Exercise prompt: Please edit the part of the records that opens with the line containing "What is the total" and closes with the line containing "148 millimetres", replacing "foliage background" with "leafy backdrop" and keeping all else unchanged. Return only those lines.

(Records of spatial reasoning questions)
>>>>

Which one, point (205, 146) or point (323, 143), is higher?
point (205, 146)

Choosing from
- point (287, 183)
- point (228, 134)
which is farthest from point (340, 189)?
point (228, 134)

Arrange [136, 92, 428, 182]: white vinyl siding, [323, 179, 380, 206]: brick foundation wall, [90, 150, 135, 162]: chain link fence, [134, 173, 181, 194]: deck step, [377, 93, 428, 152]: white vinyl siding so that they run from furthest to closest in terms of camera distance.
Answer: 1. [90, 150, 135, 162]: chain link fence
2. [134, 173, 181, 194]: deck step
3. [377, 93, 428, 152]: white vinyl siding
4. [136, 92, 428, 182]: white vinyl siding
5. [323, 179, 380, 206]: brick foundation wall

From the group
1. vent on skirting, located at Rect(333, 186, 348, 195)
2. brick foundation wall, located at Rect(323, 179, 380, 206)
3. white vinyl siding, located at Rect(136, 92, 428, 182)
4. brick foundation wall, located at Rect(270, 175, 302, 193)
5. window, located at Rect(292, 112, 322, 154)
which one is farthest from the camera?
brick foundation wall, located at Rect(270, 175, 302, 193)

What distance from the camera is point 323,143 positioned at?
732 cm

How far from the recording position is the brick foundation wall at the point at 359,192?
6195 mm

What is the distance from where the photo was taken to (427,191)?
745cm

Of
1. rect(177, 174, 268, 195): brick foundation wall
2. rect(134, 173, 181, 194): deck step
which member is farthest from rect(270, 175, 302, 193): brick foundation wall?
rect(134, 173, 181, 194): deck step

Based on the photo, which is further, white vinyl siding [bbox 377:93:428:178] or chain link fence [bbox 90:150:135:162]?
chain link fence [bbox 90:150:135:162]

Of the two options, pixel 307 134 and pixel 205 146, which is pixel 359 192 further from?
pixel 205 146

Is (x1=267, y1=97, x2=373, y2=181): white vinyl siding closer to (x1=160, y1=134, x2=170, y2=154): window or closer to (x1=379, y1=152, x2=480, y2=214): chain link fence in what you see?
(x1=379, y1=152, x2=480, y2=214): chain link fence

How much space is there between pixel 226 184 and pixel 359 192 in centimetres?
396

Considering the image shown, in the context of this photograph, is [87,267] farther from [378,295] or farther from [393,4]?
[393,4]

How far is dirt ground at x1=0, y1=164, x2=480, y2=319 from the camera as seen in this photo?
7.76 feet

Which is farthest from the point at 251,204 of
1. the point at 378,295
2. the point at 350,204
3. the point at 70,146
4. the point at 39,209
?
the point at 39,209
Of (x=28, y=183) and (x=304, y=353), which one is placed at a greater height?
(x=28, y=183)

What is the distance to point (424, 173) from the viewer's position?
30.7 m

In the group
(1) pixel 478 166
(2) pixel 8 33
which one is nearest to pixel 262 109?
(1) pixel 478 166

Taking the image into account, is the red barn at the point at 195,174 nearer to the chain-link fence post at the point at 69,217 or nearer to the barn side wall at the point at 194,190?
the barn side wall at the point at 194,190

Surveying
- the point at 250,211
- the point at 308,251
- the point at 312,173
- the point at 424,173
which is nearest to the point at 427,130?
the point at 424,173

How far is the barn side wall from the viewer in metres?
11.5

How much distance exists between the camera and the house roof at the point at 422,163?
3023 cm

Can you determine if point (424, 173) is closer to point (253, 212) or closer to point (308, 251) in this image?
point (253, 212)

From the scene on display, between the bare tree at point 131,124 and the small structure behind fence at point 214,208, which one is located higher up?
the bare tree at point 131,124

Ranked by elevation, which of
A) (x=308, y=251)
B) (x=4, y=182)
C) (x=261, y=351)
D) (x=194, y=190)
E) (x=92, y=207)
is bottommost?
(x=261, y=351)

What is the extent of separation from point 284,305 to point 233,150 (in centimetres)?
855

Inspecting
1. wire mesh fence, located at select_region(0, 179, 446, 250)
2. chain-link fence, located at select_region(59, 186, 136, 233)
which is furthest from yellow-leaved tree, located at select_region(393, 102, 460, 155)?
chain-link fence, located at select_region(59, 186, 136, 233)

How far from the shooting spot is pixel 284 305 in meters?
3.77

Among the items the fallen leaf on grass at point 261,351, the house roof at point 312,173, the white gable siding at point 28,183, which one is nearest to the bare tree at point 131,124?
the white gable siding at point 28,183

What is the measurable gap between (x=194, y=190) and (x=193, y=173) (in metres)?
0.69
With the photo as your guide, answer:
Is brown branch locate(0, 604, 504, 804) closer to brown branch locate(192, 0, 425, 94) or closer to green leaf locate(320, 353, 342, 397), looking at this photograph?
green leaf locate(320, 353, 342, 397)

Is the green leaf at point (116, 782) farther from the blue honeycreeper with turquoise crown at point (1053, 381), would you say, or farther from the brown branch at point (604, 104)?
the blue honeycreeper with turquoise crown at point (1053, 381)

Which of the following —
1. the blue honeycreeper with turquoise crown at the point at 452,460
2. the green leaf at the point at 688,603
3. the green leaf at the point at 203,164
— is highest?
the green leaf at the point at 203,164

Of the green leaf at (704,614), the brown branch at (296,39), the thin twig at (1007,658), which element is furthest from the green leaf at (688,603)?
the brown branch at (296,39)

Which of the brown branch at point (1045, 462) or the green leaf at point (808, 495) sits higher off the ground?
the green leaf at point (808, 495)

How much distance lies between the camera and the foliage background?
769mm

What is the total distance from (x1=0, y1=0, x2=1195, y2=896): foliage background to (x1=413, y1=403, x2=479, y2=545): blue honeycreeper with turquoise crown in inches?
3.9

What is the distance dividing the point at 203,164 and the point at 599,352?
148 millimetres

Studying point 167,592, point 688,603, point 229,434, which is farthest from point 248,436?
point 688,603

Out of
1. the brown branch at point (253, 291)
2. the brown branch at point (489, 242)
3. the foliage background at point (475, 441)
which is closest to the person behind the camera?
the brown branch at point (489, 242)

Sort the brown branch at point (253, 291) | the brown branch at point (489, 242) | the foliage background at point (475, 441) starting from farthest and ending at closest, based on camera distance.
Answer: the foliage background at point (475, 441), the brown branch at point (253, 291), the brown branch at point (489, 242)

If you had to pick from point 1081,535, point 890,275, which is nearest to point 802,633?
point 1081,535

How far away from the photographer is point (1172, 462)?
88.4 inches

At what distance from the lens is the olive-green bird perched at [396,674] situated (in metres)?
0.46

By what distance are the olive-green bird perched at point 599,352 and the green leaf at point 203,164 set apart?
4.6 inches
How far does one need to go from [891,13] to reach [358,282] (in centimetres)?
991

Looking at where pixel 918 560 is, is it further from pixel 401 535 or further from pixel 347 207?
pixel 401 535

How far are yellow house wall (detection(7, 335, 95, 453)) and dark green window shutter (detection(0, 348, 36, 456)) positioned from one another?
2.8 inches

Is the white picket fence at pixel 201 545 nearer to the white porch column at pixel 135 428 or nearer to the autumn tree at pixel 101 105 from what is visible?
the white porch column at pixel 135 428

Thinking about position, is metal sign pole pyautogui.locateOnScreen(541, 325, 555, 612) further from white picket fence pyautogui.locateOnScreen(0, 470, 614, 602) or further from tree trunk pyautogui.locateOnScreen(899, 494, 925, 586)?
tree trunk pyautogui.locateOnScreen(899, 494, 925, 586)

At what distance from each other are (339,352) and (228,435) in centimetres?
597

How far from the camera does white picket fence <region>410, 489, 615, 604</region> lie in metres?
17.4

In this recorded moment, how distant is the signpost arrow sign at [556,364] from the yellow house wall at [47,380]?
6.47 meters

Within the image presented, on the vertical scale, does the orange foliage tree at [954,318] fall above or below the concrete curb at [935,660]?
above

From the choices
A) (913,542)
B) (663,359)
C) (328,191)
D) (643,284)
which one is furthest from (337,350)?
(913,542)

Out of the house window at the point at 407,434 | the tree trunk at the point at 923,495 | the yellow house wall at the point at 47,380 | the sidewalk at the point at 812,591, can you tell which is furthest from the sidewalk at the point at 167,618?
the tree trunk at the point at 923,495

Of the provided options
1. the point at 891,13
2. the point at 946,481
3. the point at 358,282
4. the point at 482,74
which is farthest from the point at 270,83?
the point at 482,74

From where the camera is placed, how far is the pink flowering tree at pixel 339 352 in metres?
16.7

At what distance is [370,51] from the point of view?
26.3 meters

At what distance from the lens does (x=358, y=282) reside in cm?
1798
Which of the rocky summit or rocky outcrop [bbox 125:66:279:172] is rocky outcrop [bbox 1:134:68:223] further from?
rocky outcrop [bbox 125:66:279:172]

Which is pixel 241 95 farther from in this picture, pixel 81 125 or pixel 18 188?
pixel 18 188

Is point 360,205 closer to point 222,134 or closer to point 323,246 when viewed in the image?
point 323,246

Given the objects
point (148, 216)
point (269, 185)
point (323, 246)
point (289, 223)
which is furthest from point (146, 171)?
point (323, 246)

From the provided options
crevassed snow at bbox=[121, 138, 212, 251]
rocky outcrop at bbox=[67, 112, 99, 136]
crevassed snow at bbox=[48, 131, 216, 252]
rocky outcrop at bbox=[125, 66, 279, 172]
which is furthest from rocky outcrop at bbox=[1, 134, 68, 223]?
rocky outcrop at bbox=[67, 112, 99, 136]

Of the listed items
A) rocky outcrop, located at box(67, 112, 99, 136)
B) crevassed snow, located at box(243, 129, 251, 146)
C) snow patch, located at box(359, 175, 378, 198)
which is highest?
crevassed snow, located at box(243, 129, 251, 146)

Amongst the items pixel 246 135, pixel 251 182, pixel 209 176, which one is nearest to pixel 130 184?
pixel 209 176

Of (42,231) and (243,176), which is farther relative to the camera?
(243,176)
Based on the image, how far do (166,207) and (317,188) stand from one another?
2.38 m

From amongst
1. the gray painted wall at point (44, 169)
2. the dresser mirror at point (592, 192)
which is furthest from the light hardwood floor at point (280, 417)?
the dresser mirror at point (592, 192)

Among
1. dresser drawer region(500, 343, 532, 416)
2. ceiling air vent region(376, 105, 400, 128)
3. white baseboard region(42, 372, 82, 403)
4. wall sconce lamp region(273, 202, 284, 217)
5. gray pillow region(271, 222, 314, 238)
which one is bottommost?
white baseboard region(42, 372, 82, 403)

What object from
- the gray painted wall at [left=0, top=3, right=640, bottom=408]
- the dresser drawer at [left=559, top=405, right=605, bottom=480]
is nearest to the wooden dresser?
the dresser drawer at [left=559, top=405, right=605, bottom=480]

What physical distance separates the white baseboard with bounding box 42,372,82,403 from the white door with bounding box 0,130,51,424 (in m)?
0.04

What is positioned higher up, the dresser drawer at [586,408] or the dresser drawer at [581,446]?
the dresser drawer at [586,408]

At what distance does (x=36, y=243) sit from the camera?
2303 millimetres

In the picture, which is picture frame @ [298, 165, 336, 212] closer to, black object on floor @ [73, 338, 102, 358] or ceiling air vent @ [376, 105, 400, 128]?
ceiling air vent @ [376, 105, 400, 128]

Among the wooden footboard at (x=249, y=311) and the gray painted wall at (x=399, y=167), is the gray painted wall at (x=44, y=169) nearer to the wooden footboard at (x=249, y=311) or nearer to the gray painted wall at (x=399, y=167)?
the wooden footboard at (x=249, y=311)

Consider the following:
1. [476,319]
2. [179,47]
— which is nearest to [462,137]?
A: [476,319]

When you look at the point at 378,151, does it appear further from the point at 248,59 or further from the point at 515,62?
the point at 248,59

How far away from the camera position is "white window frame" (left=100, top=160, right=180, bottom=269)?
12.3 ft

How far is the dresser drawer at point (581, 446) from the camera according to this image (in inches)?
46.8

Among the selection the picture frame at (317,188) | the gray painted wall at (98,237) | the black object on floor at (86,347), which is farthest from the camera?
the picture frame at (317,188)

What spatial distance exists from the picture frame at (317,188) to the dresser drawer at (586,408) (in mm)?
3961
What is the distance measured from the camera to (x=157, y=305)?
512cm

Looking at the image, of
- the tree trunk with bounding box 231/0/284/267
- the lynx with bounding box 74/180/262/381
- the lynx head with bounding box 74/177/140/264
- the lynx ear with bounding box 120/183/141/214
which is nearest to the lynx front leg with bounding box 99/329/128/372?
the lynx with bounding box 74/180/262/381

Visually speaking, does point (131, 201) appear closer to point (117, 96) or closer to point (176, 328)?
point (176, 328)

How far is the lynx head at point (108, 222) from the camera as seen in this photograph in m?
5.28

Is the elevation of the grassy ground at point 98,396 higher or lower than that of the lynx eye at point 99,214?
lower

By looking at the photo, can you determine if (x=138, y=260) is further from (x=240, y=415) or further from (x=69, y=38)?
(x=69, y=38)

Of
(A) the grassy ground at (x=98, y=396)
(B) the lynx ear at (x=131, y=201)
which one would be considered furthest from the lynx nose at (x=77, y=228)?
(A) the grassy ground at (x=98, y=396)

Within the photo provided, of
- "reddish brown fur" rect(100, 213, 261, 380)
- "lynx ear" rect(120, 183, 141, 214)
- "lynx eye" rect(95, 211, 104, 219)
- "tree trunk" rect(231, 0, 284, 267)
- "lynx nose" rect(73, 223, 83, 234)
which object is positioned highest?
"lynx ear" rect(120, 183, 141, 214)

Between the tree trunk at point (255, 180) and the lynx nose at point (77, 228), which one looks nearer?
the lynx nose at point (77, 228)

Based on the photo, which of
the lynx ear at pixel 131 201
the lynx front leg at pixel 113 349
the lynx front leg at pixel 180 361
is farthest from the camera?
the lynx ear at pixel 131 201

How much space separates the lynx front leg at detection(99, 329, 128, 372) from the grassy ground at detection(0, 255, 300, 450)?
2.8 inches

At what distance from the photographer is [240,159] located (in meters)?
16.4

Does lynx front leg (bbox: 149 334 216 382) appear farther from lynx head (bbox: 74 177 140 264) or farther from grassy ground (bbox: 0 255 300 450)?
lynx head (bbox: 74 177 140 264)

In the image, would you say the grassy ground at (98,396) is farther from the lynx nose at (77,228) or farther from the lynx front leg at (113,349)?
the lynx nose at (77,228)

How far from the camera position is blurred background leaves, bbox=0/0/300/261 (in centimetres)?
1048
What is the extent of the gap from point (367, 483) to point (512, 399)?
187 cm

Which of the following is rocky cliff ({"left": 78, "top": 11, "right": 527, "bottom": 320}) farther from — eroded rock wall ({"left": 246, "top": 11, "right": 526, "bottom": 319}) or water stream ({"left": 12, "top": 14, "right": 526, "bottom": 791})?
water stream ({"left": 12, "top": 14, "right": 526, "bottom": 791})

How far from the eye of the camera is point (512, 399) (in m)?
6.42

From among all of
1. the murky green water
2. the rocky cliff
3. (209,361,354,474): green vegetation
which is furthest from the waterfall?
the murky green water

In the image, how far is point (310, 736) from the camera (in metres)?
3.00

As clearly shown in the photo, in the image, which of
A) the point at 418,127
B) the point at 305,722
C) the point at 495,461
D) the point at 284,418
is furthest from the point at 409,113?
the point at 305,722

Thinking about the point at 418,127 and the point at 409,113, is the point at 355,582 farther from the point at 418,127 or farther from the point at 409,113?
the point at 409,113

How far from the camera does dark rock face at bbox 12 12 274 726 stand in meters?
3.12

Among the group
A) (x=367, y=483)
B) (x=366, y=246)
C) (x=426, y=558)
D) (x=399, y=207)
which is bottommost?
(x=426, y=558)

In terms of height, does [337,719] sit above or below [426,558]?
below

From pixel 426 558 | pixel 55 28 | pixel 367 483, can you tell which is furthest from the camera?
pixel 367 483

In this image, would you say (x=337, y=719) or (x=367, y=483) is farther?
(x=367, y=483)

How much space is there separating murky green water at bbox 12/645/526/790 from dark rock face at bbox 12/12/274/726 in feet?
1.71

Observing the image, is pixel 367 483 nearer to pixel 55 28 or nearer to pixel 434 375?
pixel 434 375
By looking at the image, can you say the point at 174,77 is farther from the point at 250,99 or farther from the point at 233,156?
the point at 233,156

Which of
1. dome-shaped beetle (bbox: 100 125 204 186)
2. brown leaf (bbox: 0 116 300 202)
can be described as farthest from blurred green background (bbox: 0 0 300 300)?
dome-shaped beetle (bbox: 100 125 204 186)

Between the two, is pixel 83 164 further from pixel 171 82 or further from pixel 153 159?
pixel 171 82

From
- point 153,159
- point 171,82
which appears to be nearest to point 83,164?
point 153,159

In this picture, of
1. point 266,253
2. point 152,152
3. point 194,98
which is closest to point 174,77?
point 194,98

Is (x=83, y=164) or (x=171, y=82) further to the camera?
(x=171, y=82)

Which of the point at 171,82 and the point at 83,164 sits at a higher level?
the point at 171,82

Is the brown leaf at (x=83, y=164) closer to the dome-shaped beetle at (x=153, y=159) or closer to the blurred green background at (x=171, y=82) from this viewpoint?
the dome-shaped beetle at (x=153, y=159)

<<<<

Exercise output:
What is the total distance from (x1=0, y1=0, x2=1195, y2=896): leafy backdrop to (x1=413, y1=403, x2=479, y2=545): blue honeycreeper with turquoise crown in inches?
3.9

What is the distance dividing the point at 203,164 and the point at 599,352?
148 millimetres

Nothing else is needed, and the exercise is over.